C_Sign with CKM_RSA_PKCS doesn't perform EMSA_PKCS1-v1_5-ENCODE before signing
svmhdvn opened this issue · 2 comments
I'm not sure if this is issue is best filed here or directly against the cryptoki spec [0], but here is the issue:
I am trying to integrate pkcs11 functionality (using my yubikey) with BearSSL's client certificate support. The idea is to use the hardware token to perform private-key operations during the TLS handshake that attaches the client certificate to the request. To do that, bearssl requires a PKCS1 v1.5 RSA signature computed over a provided hash (with input given as {hash, hash_len, hash_algo_identifier}).
As I understand it from the PKCS1 RFC Section 9.2 [1], the hash must first be encoded using EMSA_PKCS1-v1_5-ENCODE, then signed using the RSA algorithm. BearSSL provides a signing function that does exactly this, so I've used it as a test vector to check against ykcs11's sign function with the CKM_RSA_PKCS mechanism. I noticed that CKM_RSA_PKCS doesn't take in a parameter, so there is no way to encode the hash algorithm identifier into the message, so EMSA_PKCS1-v1_5-ENCODE cannot be performed. The way to get around this is by using an internal private function that BearSSL provides to do EMSA_PKCS1-v1_5-ENCODE explicitly, then use the CKM_RSA_X_509 raw mechanism to sign that data. This works correctly.
Is this intentional? What is the correct way to do PKCS1 v1.5 RSA signatures over an already-provided hash value + hash algorithm identifier? The other CKM_*_RSA_PKCS mechanisms perform hashing + signature over an arbitrary value, which isn't desired either.
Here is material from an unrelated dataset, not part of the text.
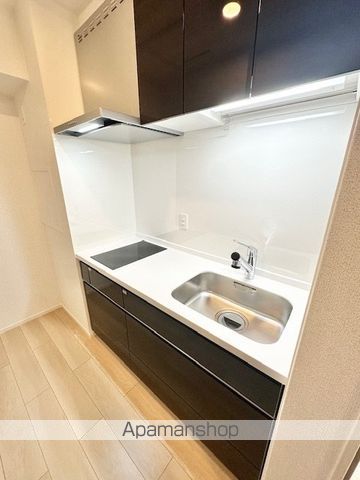 ラフレシール ウエストの内装写真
[0] https://docs.oasis-open.org/pkcs11/pkcs11-base/v2.40/os/pkcs11-base-v2.40-os.html
[1] https://www.rfc-editor.org/rfc/rfc8017#section-9.2
CKM_RSA_PKCS simply performs a RSA_padding_add_PKCS1_type_1, i.e. it performs only the padding, not the encoding of algorithm identifier or hash, and then signs the resulting data. This is by specification. So if you do that encoding yourself you can then call libykcs11 (or any pkcs11 module) with CKM_RSA_PKCS to pad that data and sign it. Or if you prefer you can also do the padding yourself and then use CKM_RSA_X_509 to have the pkcs11 module perform only the RSA modexp operation. So CKM_RSA_PKCS is really there as a utility. In contrast the hashing signature mechanisms do perform the encoding as well. See the function prepare_rsa_signature in yubico-piv-tool for an example of encoding the data using openssl.
Thanks for the info! Closing now since this is not a bug.